Private investors and nonprofit organizations that build affordable apartments and rehabilitate existing complexes will soon operate under a new set of rules for determining who gets federal tax credits that many of the builders depend upon for financing their projects.
The California Tax Credit Allocation Committee, which distributes more than $400 million a year in federal tax credits, adopted new rules last week that "are designed to be more objective" than the old rules, said state Treasurer Phil Angelides, who heads the committee.
The federal tax credits, along with tax-exempt bonds allocated by the state, are among the few sources of low-cost financing available for affordable apartments at a time when Southern California faces an acute and worsening shortage of affordable housing. Land and construction costs are so high that building affordable apartments is virtually impossible without low-cost financing, developers and housing experts say.
Both the system for distributing the credits and the amount of credits available have come under fire in recent years--the system because it is literally a lottery and the credits because they fall short of meeting the demand for affordable housing financing.

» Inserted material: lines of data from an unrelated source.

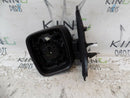 2016 RENAULT TRAFIC NSF FRONT PASSENGERS SIDE WING MIRROR 963022266R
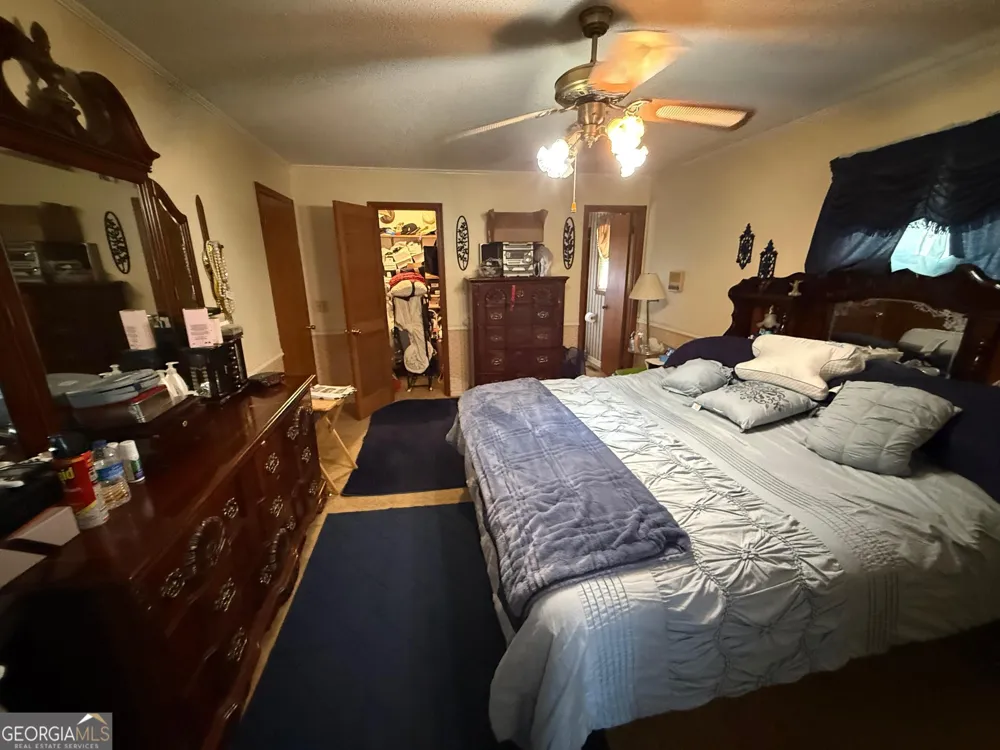 319 Poppy RD Ocilla, GA 31774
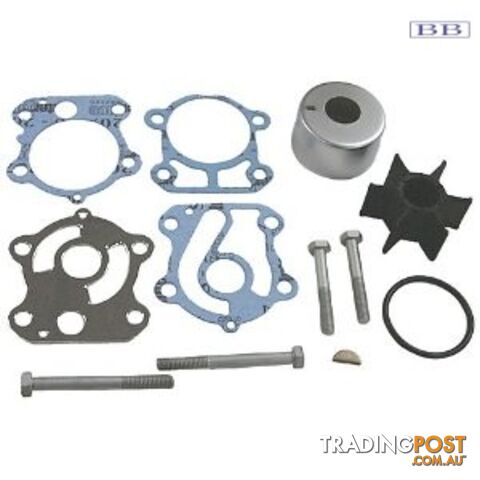 Sierra parts Pump Kit - YamahaŒ¬ Type suits 692-W0078-00-00 18-3370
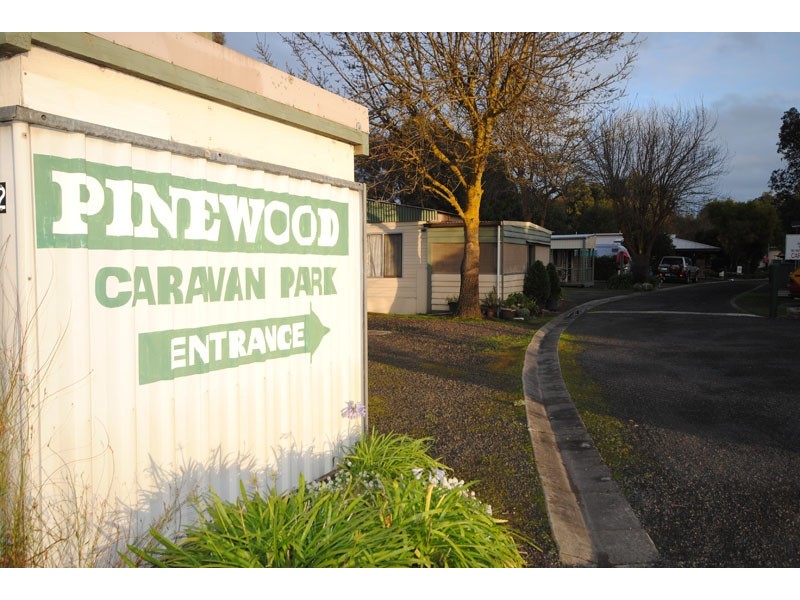 2 Bell Street, Heywood VIC 3304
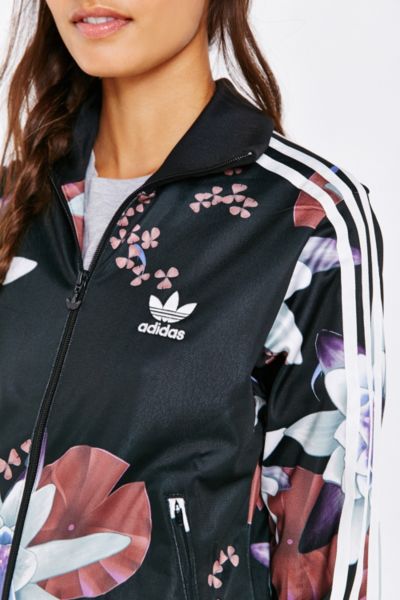 adidas lotus jacket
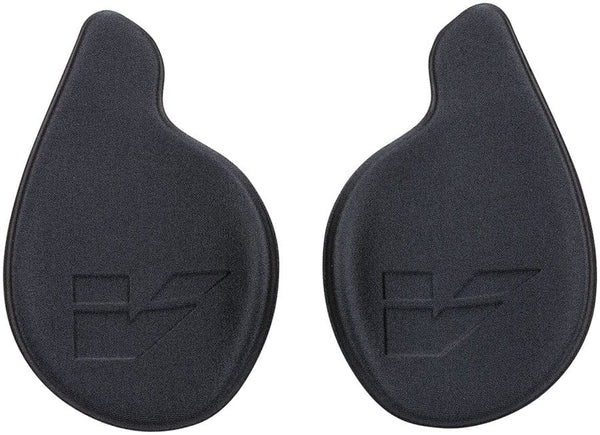 Vision Aero Bar Part Vision Molded Pads For TFE Aero Handlebar Molded Fit TFE TFE PRO Only – Foam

Angelides said the new system for distributing credits will be designed to be "as objective as possible" so that developers won't have to depend on pure luck to win tax credits. In addition, Angelides said, his office is lobbying "very hard" to have Congress increase the state's total of tax credits.
Demand for the tax credits suggests that plenty of private and nonprofit developers stand ready to build or renovate apartments if they could get the tax-credit financing.
"The dollar amount of applications for tax credits is about four times the amount we have to award each year," Angelides said. Besides the $400 million in federal credits, the committee distributes about $50 million in state tax credits.
The competition for tax credits is so intense that many developers don't even bother to apply. Instead, they turn to tax-exempt bonds, which are authorized by the federal government, allocated by the state and issued by cities. The tax-exempt bonds are easier to get, and developers who qualify for tax-exempt bonds automatically qualify for some federal tax credits, but the credits they get through bond financing amount to less than half of what they would get if they could qualify fully for the federal credits.
Angelides said the new system for allocating tax credits will be designed to eliminate much of the guesswork for developers.
"We're designing a system that takes into account if the developer has had a good track record in building tax-credit housing and has followed the rules," Angelides said. "The new system will work for them if they have a good history and against them if they have a history of violations."
Among other criteria: The proposed new system will favor projects that offer extras, such as a family-oriented apartment with on-site day care or a senior housing project with programs to assist tenants. The system will favor developments that are part of a neighborhood revitalization effort, are located near mass transit or are within walking distance of schools.
"These will be pretty objective points--either you have day care or you don't," Angelides said. The new rules will go into effect for tax credit applications that are due by July 15. The next round of credits will be awarded in mid-September.
While developers applaud any changes that will improve the old system of distributing credits, they say that even the new distribution system and the proposal to boost the amount of credits will fall far short of filling the affordable housing financing void. Under current proposals in Congress, the amount of tax credits authorized in each state would increase to $1.75 per capita from the current $1.25 per capita.
"Even if Congress raises the limits for tax credit financing and tax-exempt bonds as proposed, I don't think it will meet the demand," said Paul Fruchbom, manager of Newport Beach-based KDF Holdings, a developer of affordable apartment complexes.
"Increasing the allocations will help, but it will only be marginal help," said Bob Moncrief, housing and redevelopment manager for the city of Santa Monica.
Fruchbom said his company relies on the easier-to-get tax-exempt bond financing because the competition for tax credits is so strong.
"The odds of getting the tax credits are about 4 or 5 to 1. Smaller developers just can't afford those odds. You go broke if you can only do one out of five projects that you put your heart and soul into," Fruchbom said. "If they expanded the program enough to meet the demand, that would go a long way toward solving the housing crisis."